• PROBLEM DESCRIPTION:
Rewrite the lines starting at "What object from" and ending at "is closest to the camera?", swapping "ceiling pipe" for "overhead pipe" and keeping every other word unchanged.
---------- RECORDED INFORMATION ----------
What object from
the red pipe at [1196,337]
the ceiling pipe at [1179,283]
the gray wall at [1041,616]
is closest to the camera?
----------
---------- RECORDED INFORMATION ----------
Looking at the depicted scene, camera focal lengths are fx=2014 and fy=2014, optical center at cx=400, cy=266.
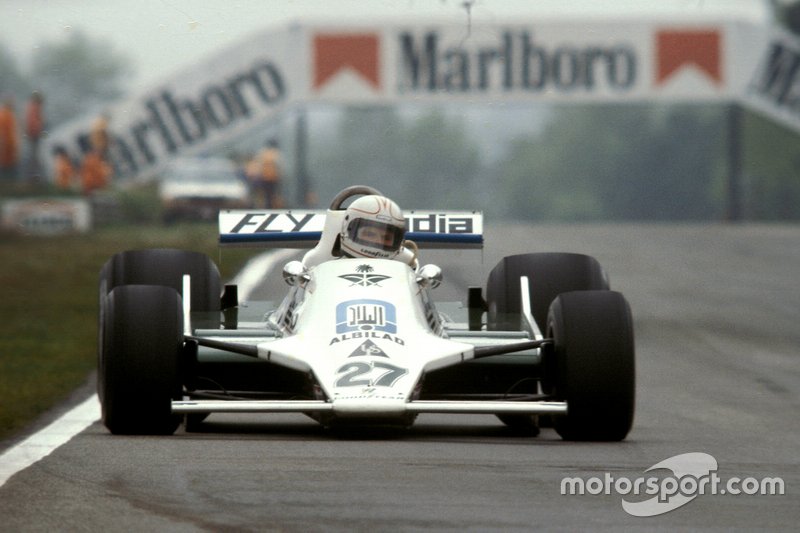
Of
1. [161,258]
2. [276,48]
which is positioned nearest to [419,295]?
----------
• WORKED ANSWER:
What object from
the red pipe at [1196,337]
the overhead pipe at [1179,283]
the gray wall at [1041,616]
is closest to the camera?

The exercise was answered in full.